| Records provided |
»»

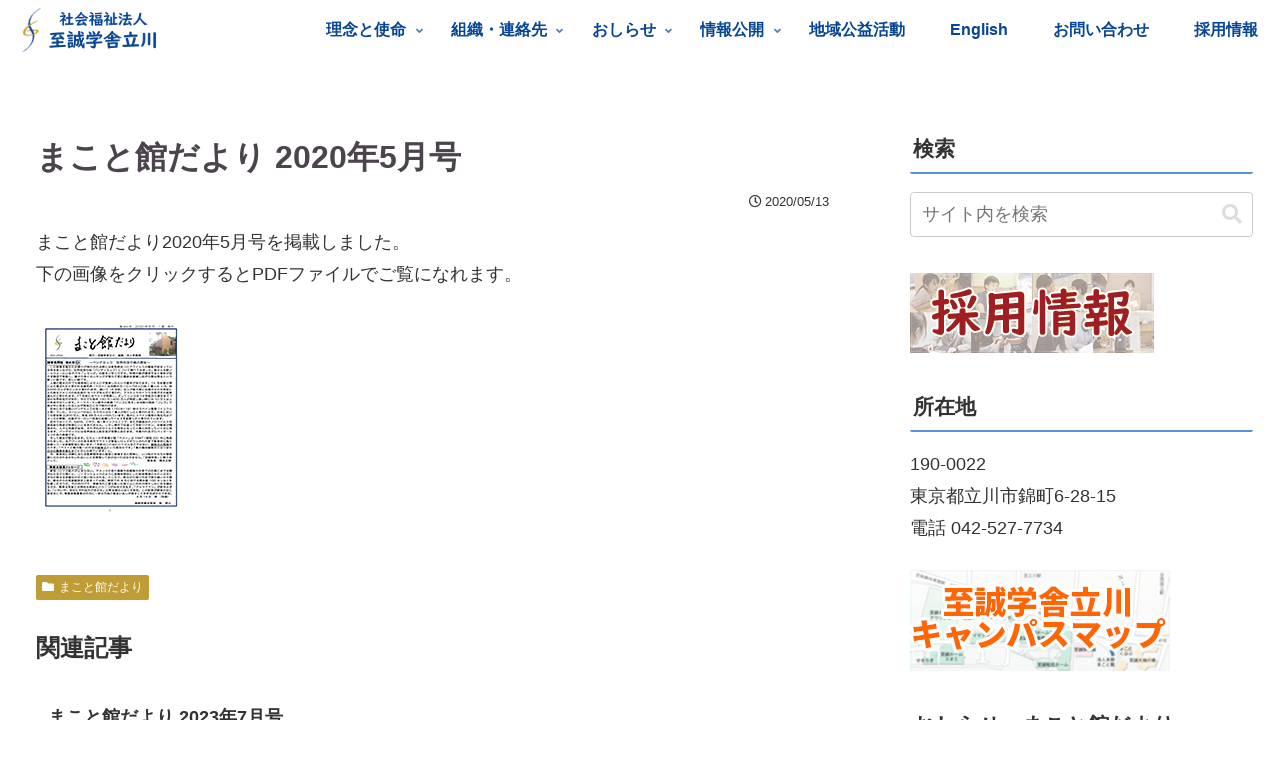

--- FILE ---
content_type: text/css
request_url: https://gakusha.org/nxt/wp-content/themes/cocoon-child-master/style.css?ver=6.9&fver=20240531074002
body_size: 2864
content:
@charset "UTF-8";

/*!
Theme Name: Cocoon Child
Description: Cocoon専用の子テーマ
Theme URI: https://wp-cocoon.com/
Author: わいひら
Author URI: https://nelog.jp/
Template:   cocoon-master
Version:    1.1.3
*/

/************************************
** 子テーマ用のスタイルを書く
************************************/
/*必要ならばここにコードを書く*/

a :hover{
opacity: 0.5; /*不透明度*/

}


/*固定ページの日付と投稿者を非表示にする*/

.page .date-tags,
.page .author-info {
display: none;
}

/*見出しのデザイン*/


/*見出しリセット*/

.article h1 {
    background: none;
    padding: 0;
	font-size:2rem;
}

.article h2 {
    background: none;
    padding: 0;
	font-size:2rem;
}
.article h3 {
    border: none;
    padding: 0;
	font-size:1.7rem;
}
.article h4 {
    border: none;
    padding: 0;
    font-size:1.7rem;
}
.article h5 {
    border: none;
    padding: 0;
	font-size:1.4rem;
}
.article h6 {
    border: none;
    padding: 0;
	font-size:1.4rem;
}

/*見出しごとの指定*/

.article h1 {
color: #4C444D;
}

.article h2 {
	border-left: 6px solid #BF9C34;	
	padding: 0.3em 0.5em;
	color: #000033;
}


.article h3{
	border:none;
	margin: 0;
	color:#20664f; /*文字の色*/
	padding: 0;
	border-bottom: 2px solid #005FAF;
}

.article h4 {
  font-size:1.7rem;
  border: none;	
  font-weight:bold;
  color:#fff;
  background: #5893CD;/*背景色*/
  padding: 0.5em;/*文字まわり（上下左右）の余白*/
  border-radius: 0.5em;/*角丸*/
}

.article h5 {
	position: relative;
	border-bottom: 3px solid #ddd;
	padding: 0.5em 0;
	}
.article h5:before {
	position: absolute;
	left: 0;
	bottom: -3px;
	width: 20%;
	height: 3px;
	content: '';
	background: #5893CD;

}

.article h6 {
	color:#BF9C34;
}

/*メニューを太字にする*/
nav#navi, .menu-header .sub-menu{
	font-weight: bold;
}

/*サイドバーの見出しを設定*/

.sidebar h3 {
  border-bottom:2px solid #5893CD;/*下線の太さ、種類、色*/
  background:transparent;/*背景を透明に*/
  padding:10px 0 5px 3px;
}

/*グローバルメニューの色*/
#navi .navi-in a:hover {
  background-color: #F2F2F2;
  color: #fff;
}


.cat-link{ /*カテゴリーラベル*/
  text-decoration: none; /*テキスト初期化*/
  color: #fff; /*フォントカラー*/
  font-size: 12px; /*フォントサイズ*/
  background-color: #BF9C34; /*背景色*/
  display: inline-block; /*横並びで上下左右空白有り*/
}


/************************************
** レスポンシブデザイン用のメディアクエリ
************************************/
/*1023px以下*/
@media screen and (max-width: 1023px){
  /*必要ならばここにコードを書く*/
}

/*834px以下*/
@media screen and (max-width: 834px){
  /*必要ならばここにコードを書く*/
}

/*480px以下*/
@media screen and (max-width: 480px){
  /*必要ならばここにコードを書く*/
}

««
»»

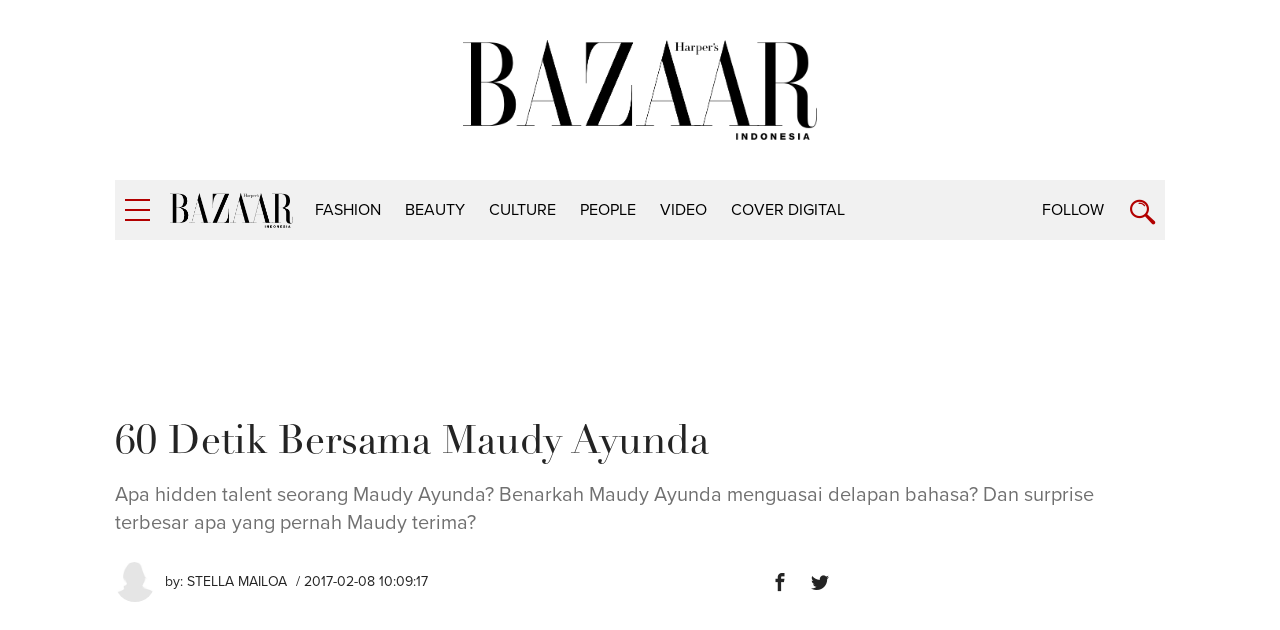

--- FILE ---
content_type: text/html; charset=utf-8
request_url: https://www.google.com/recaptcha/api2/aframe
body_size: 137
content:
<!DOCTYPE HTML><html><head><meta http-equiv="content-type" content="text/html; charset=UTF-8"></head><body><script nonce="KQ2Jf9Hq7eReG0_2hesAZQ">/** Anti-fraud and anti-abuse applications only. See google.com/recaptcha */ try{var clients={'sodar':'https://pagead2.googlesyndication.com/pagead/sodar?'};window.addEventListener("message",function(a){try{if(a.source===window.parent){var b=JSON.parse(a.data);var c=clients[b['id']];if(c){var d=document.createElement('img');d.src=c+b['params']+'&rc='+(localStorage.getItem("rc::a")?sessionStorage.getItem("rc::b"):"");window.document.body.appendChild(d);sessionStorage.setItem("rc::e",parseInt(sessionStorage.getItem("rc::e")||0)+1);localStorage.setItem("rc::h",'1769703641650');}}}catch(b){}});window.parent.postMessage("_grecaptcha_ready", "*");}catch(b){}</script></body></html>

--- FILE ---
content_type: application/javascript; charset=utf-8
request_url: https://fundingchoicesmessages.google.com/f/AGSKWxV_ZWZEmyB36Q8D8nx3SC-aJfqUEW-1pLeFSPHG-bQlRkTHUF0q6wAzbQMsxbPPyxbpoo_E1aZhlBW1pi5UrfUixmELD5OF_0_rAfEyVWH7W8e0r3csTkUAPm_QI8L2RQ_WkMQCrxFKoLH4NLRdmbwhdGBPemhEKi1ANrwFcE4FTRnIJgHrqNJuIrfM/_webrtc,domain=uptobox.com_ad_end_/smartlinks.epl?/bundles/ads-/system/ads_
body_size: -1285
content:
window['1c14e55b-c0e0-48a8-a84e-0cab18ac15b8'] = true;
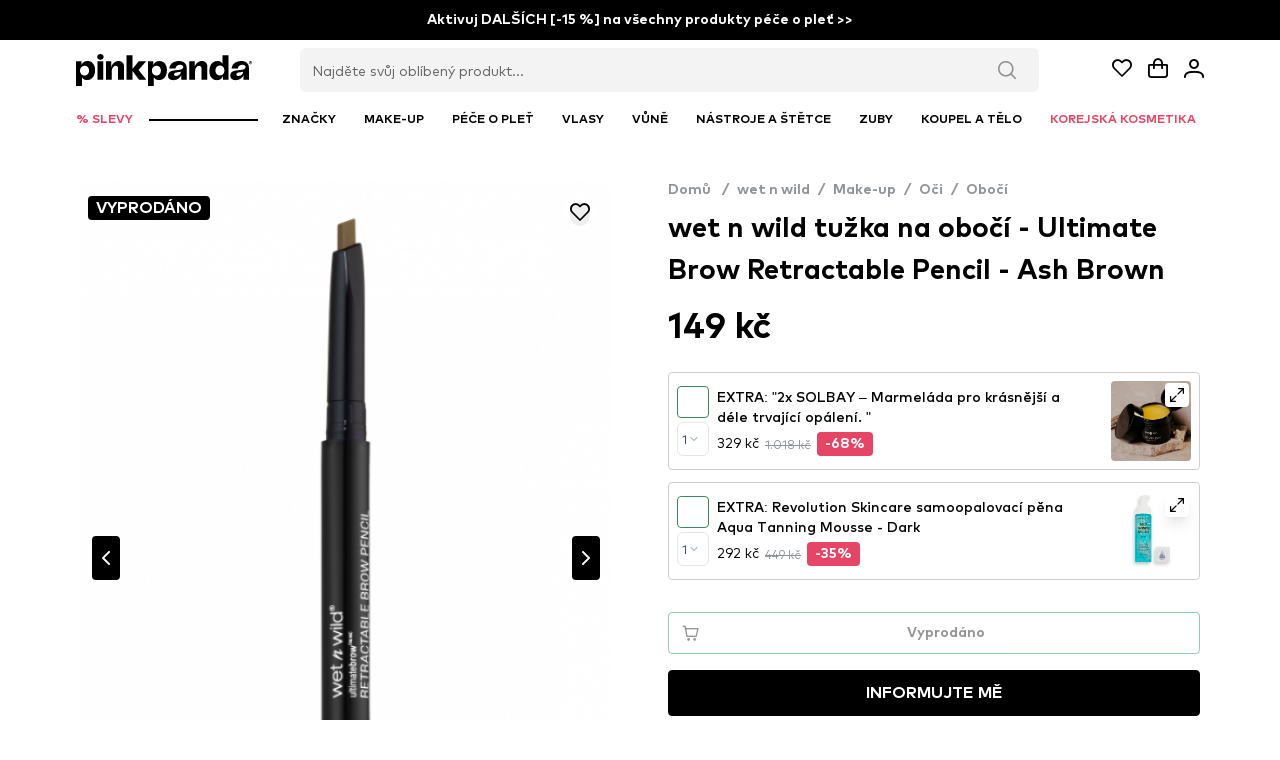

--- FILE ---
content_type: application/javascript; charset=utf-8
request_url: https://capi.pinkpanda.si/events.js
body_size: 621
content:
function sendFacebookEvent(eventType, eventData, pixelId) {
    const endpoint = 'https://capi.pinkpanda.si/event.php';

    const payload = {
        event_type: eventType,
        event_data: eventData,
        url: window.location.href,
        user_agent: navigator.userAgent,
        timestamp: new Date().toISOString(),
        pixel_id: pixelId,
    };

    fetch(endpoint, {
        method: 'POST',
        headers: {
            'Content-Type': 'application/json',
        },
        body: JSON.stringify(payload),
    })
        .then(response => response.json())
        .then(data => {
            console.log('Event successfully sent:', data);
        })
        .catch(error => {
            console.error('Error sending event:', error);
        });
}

««

| Exercise brief |
Work out how many lines of the preceding data contain the word "media". Reply with that number only.

| Solution for this problem |
3